*Information given*.
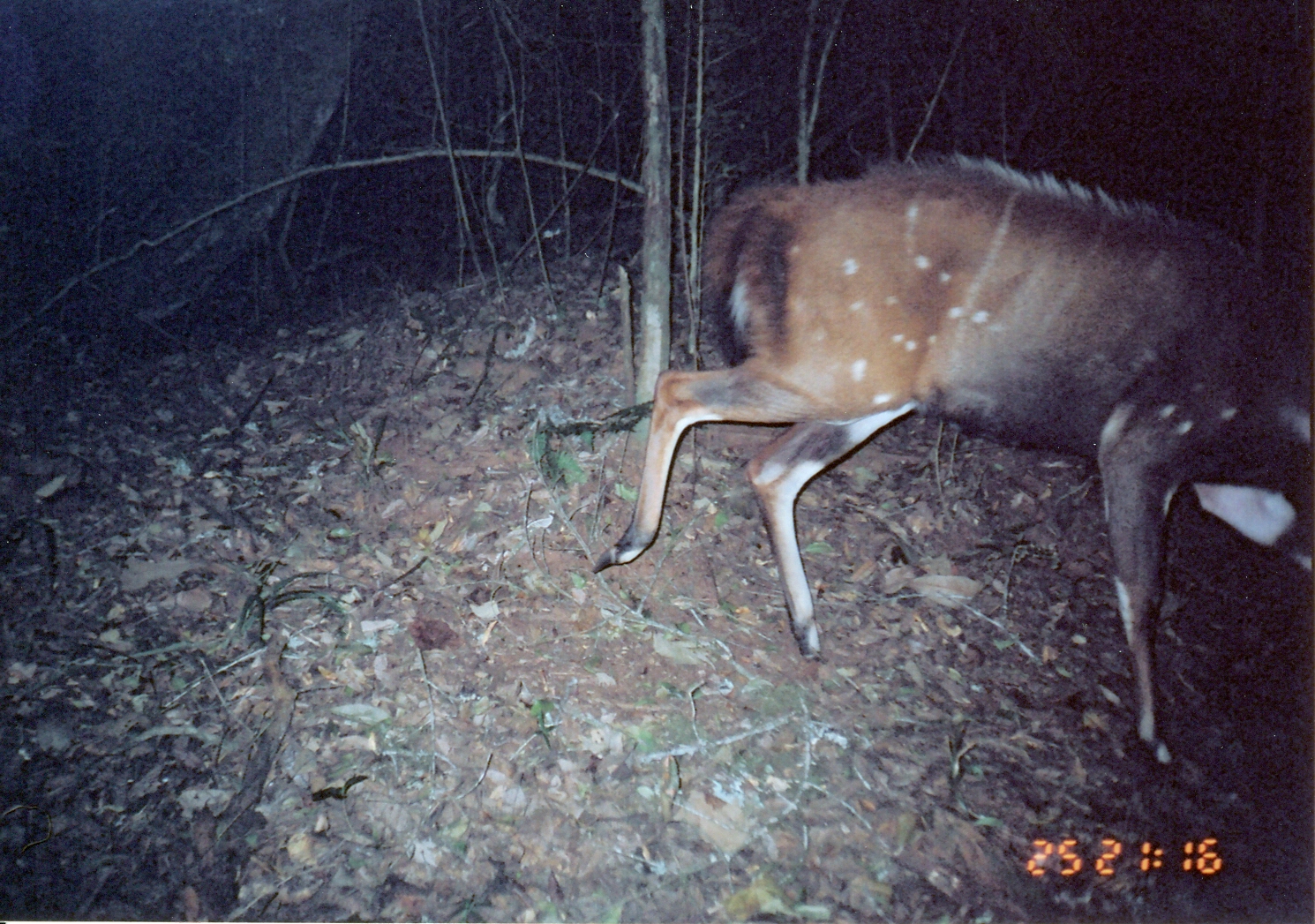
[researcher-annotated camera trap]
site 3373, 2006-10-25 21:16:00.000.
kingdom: Animalia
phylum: Chordata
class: Mammalia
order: Artiodactyla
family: Bovidae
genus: Tragelaphus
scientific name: Tragelaphus scriptus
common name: bushbuck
Tragelaphus scriptus (bushbuck), count 1.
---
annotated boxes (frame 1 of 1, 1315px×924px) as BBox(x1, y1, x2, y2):
tragelaphus scriptus: BBox(590, 146, 1315, 763)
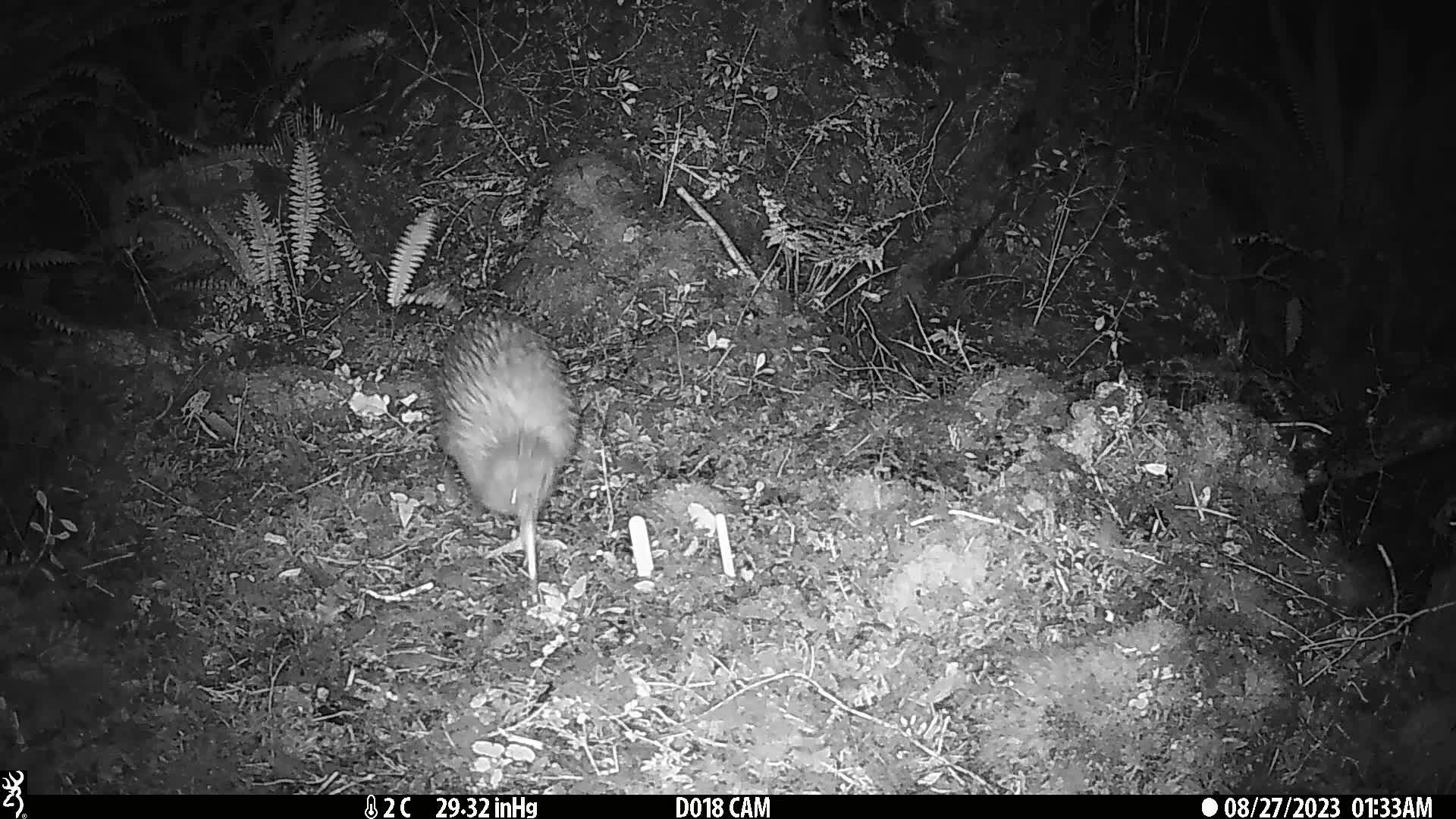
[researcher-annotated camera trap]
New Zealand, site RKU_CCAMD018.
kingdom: Animalia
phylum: Chordata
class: Aves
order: Apterygiformes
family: Apterygidae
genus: Apteryx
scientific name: Apteryx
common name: kiwi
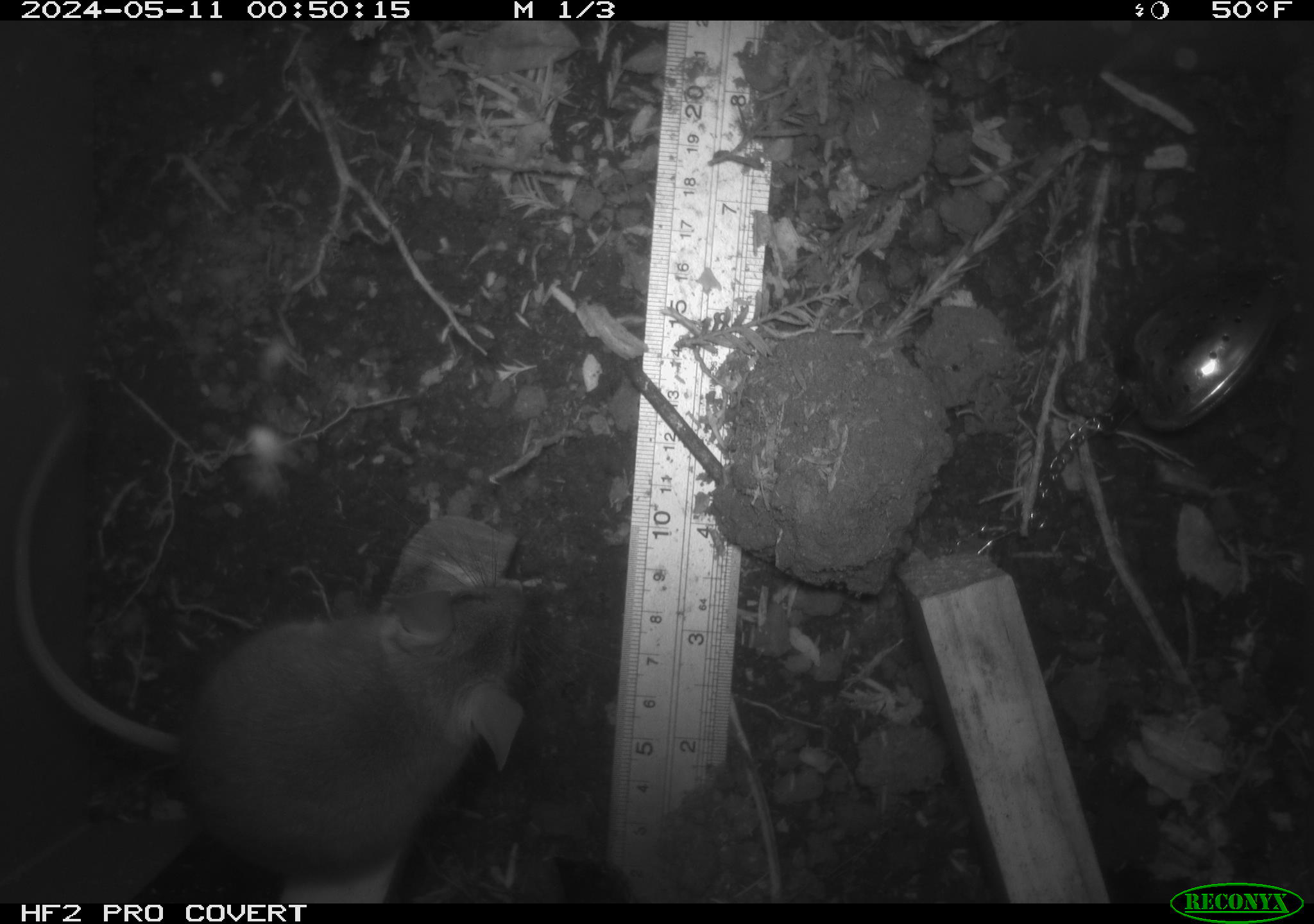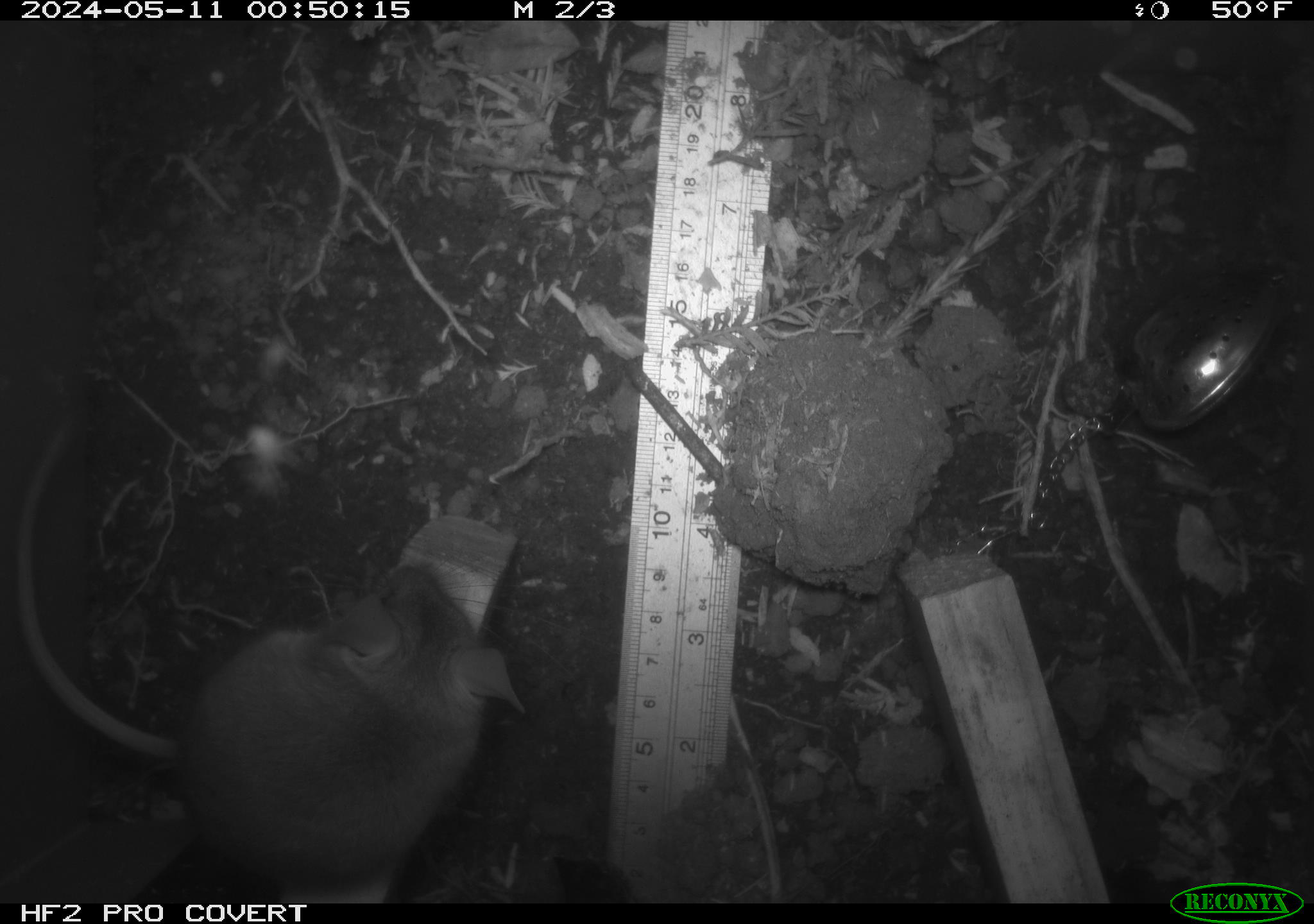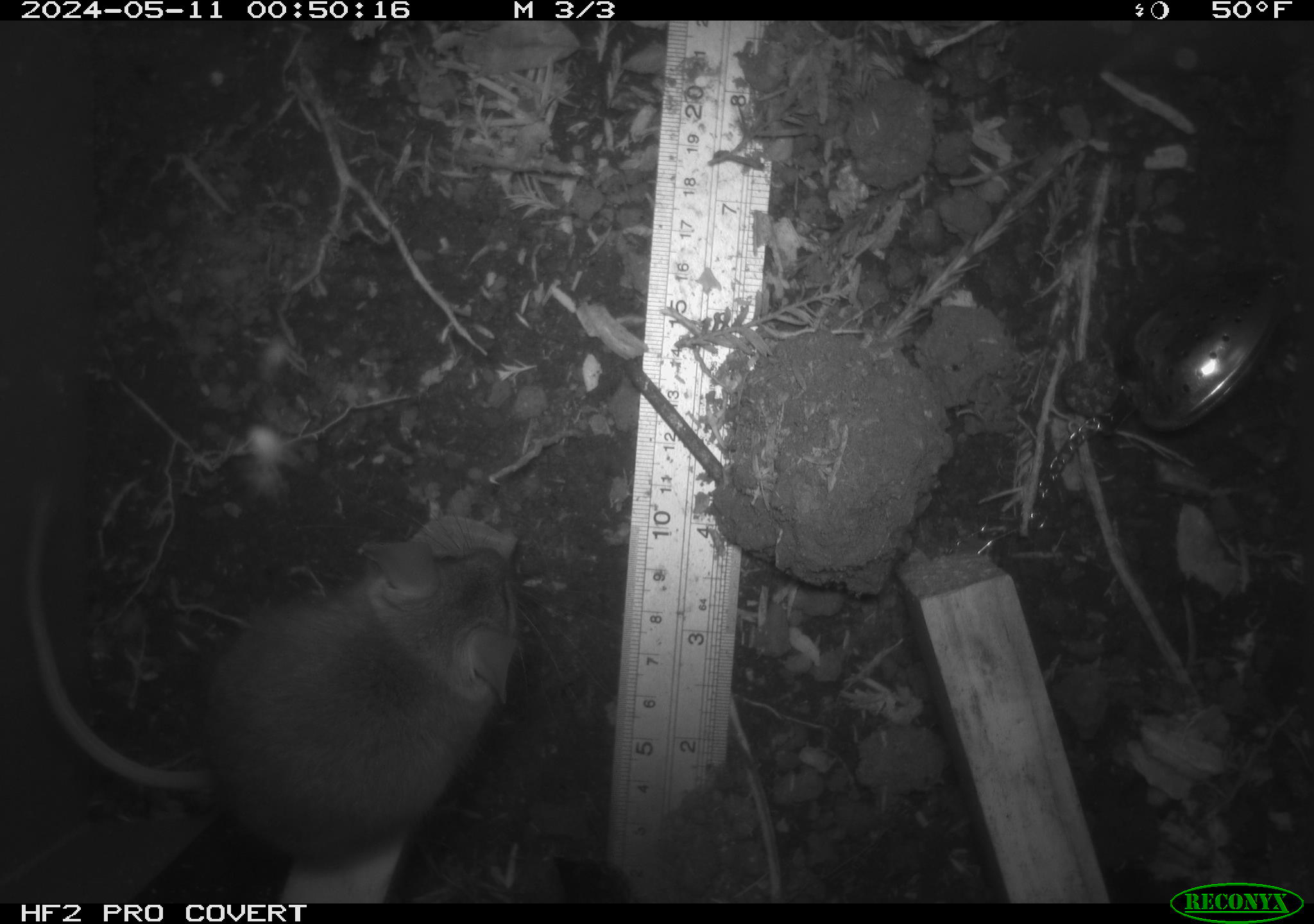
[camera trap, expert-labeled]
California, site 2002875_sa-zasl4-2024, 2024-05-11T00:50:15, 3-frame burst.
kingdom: Animalia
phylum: Chordata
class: Mammalia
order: Rodentia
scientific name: Rodentia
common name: mouse species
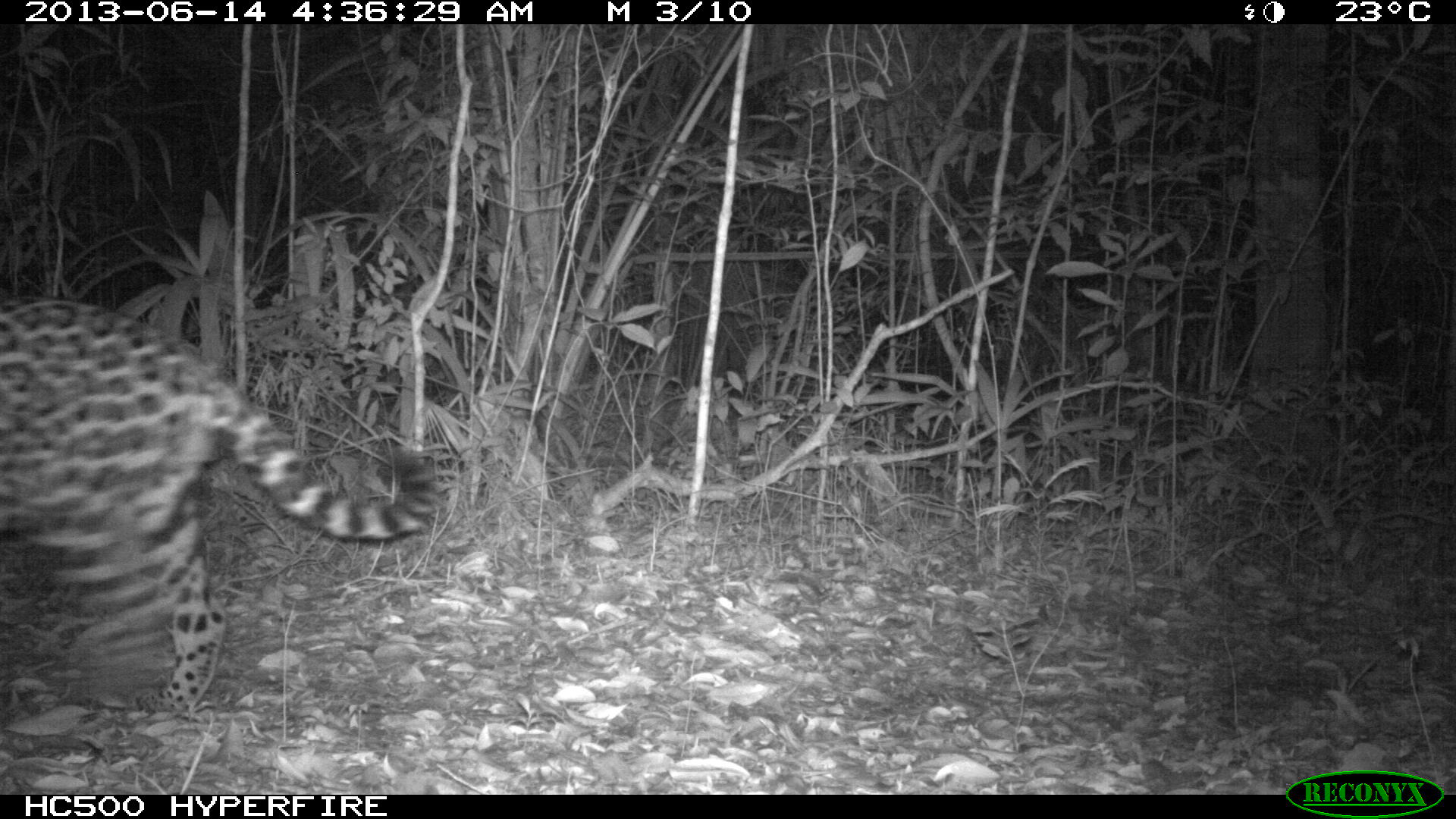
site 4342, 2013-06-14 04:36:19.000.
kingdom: Animalia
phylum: Chordata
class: Mammalia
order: Carnivora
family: Felidae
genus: Panthera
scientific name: Panthera onca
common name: jaguar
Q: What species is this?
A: Panthera onca (jaguar).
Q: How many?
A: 1.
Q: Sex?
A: Male.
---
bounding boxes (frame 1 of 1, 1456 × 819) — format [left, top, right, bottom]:
panthera onca: [0, 291, 438, 714]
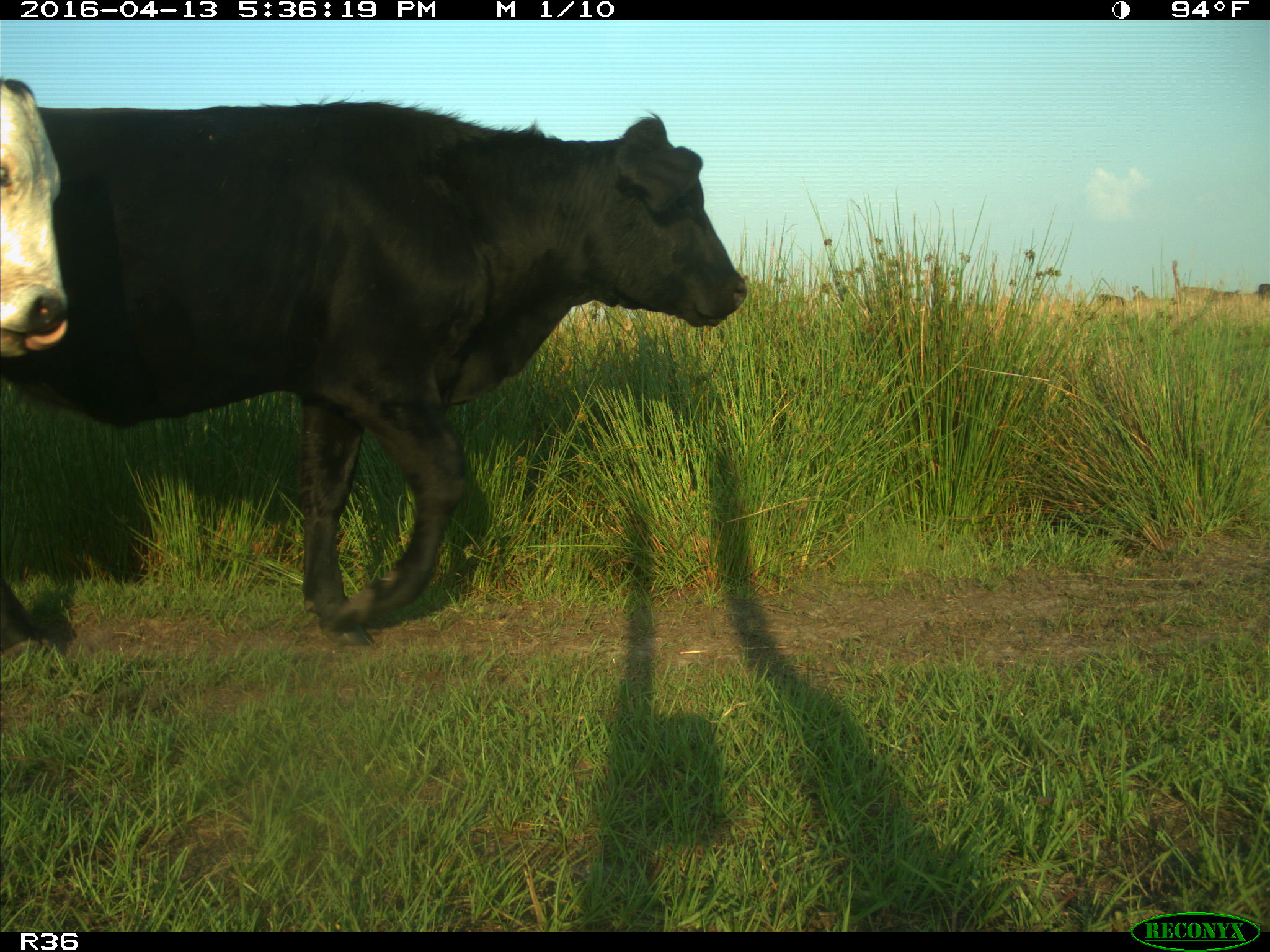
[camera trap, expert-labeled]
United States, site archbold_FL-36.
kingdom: Animalia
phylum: Chordata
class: Mammalia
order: Artiodactyla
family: Bovidae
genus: Bos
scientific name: Bos taurus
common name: domestic cow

*Activity*. Everything in the records is to be repeated verbatim except the pictures.

*Problem solution*.
[researcher-annotated camera trap]
site 3373, 2006-10-25 21:16:00.000.
kingdom: Animalia
phylum: Chordata
class: Mammalia
order: Artiodactyla
family: Bovidae
genus: Tragelaphus
scientific name: Tragelaphus scriptus
common name: bushbuck
Tragelaphus scriptus (bushbuck), count 1.
---
annotated boxes (frame 1 of 1, 1315px×924px) as BBox(x1, y1, x2, y2):
tragelaphus scriptus: BBox(590, 146, 1315, 763)
[researcher-annotated camera trap]
New Zealand, site RKU_CCAMD018.
kingdom: Animalia
phylum: Chordata
class: Aves
order: Apterygiformes
family: Apterygidae
genus: Apteryx
scientific name: Apteryx
common name: kiwi
[camera trap, expert-labeled]
California, site 2002875_sa-zasl4-2024, 2024-05-11T00:50:15, 3-frame burst.
kingdom: Animalia
phylum: Chordata
class: Mammalia
order: Rodentia
scientific name: Rodentia
common name: mouse species
site 4342, 2013-06-14 04:36:19.000.
kingdom: Animalia
phylum: Chordata
class: Mammalia
order: Carnivora
family: Felidae
genus: Panthera
scientific name: Panthera onca
common name: jaguar
Q: What species is this?
A: Panthera onca (jaguar).
Q: How many?
A: 1.
Q: Sex?
A: Male.
---
bounding boxes (frame 1 of 1, 1456 × 819) — format [left, top, right, bottom]:
panthera onca: [0, 291, 438, 714]
[camera trap, expert-labeled]
United States, site archbold_FL-36.
kingdom: Animalia
phylum: Chordata
class: Mammalia
order: Artiodactyla
family: Bovidae
genus: Bos
scientific name: Bos taurus
common name: domestic cow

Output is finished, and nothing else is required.